Ces différents discours sur la crise de Hongkong et la situation des Ouïghours qui, de prime abord, paraissent bien légers face aux sanctions et actions prises par les Etats-Unis, reflètent néanmoins un changement de politique française vis-à-vis des questions des droits de l’homme. D’une certaine manière, la pandémie a renforcé des antagonismes déjà à l’œuvre et la fin de la naïveté française vis-à-vis de Pékin a pris forme.

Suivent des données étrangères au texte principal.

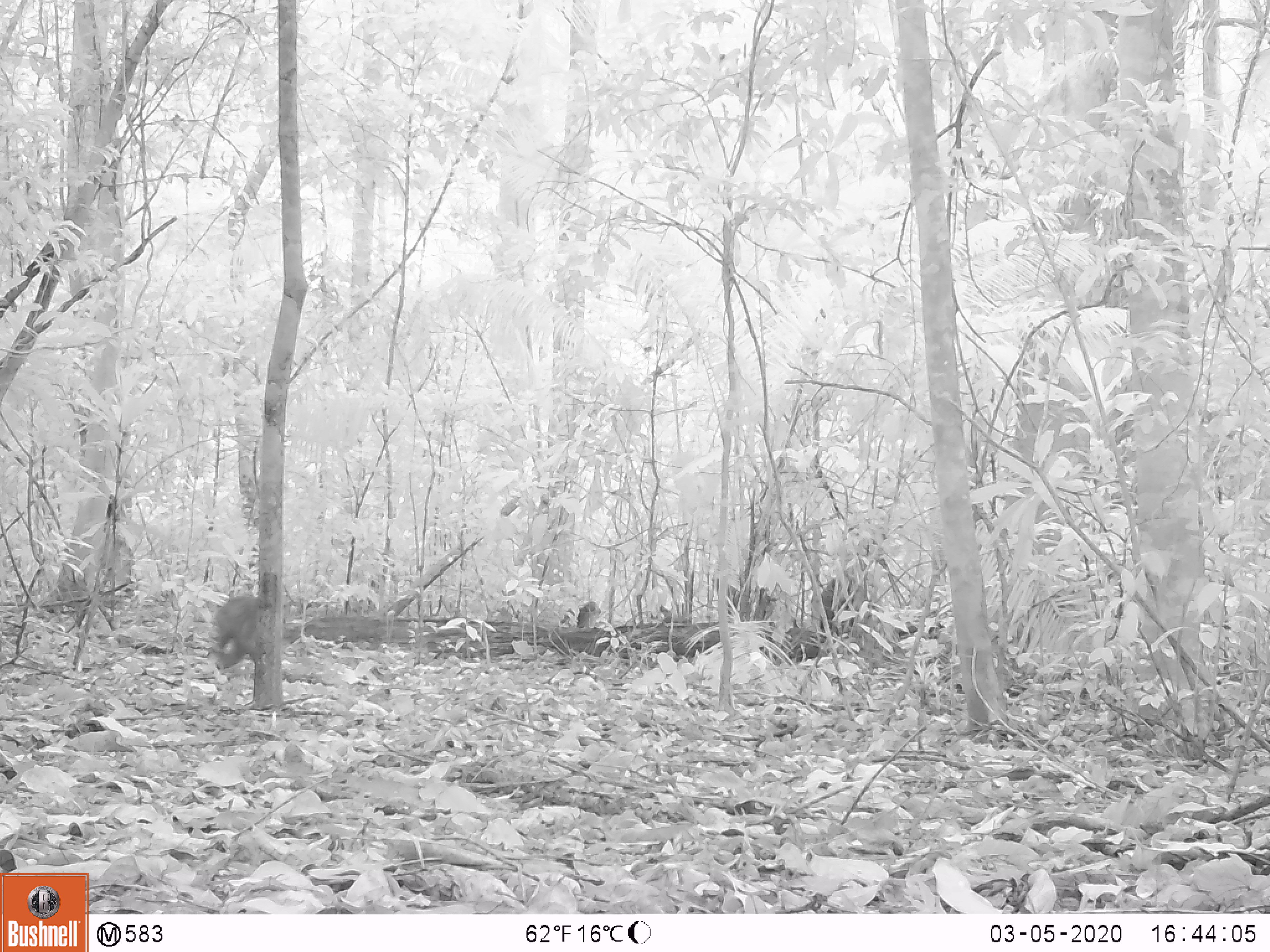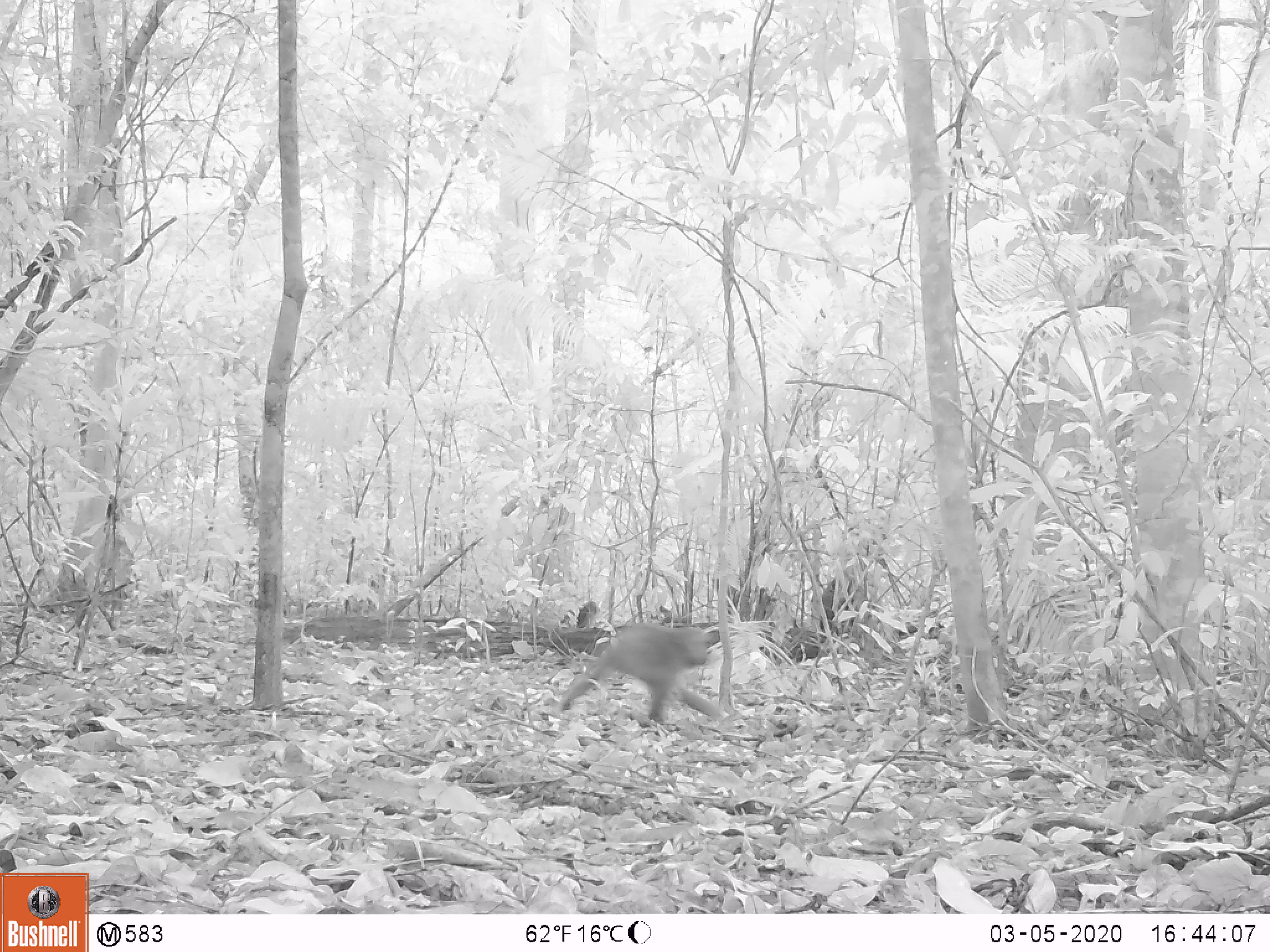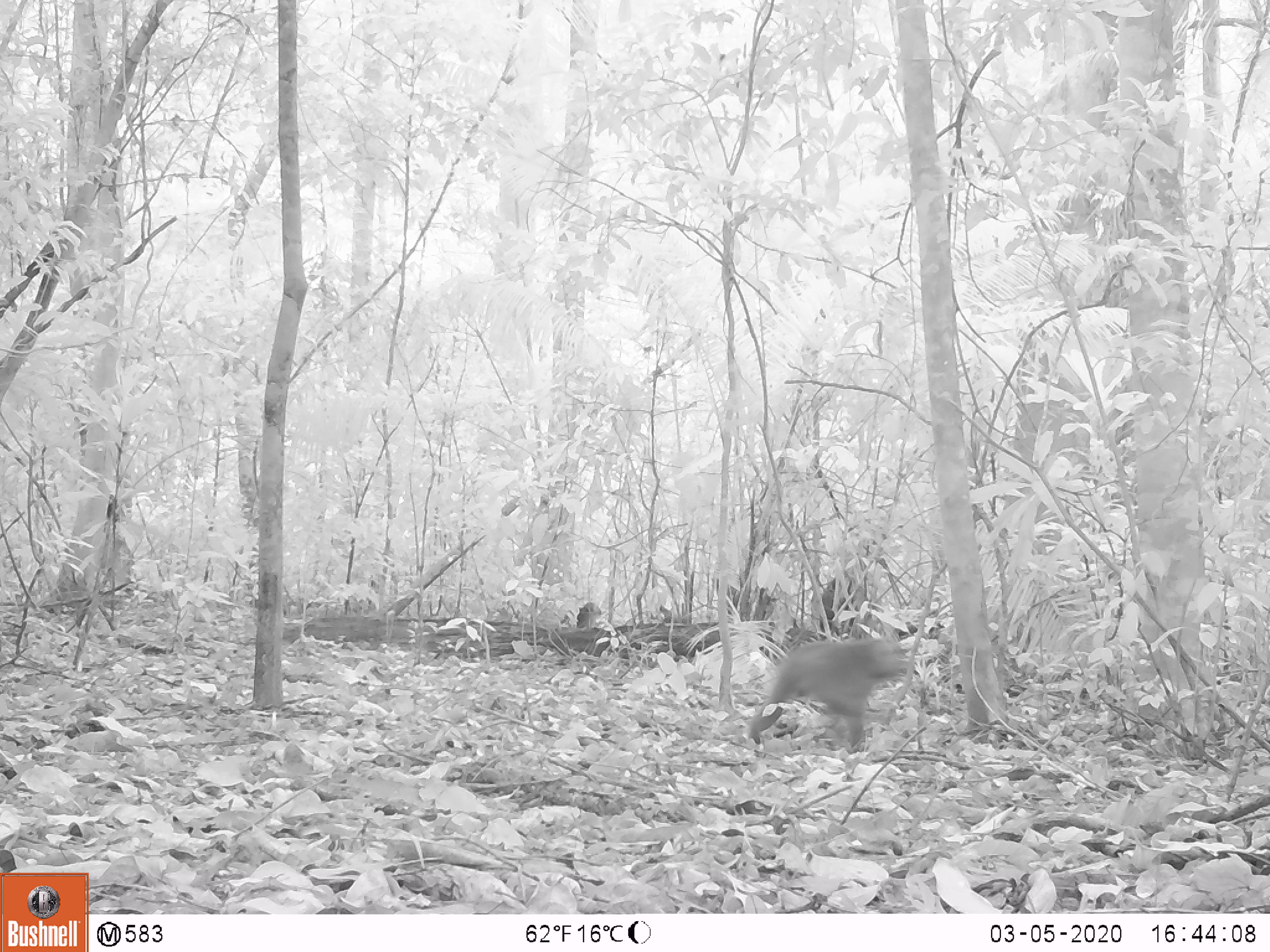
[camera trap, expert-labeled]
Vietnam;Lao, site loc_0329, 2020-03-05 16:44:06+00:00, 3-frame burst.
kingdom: Animalia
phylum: Chordata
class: Mammalia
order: Primates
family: Cercopithecidae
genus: Macaca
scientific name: Macaca arctoides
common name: stump-tailed macaque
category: stump tailed macaque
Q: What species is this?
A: Stump tailed macaque (stump-tailed macaque) (Macaca arctoides).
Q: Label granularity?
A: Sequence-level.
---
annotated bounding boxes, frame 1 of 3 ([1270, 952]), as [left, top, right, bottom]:
stump tailed macaque: [215, 593, 259, 670]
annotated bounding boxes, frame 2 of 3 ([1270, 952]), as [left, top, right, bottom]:
stump tailed macaque: [555, 620, 722, 726]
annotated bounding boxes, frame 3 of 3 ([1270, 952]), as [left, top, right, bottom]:
stump tailed macaque: [745, 634, 908, 752]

[i] Jean-Michel Bezat, « Le « doux commerce » avec la Chine », Le Monde, 1er septembre 2020.
[ii] C’est seulement dans son discours du 8 janvier 2018 qu’Emmanuel Macron évoque les règles de droit international concernant la situation de la Crimée et de Jérusalem, sans pour autant se référer aux problématiques liées à Pékin, notamment en mer de Chine méridionale et ce, malgré l’arrêt rendu en juillet 2016 par la Cour permanente d’arbitrage.
[iii] « Droits de l’homme : Macron ne veut pas « donner des leçons » à la Chine », L’Orient Le Jour, 10 janvier 2018.
[iv] « Hongkong : des députés LRM critiquent le « silence » de la France », Le Monde, 15 août 2019.
[v] « Loi sur la sécurité nationale à Hong Kong : Pékin met en garde Paris après les propos de Jean-Yves Le Drian », France info, 9 juillet 2020.
[vi] Ibid.
[vii] « Pourquoi la cause ouïghoure peine à prendre en France », Novastan, 16 avril 2020.
[viii] Cette Alliance réunissant plusieurs parlementaires de tendances politiques différentes et venant d’une dizaine de pays du monde (Grande-Bretagne, Etats-Unis, députés européens comme l’Allemand Reinhard Butikofer ou la Slovaque Miriam Lexmann, Canada, Nouvelle-Zélande, Australie, Suède, Norvège, Japon) a été fondée le 5 juin 2020. Le but de l’Alliance est de proposer des réponses concrètes aux politiques de la Chine, notamment pour mieux coordonner les politiques des différents pays afin de répondre aux violations des droits de l’homme par Pékin (Xinjiang, Tibet). L’Alliance s’intéresse également à d’autres thématiques comme les nouvelles technologies (5G), le développement durable, le commerce, et les questions du droit international (Mer de Chine, Hong Kong). En termes de parlementaires français, le sénateur André Gattolin (LREM), la députée Isabelle Florennes (Modem) et l’eurodéputé Raphaël Glucksmann ont rejoint l’IPAC.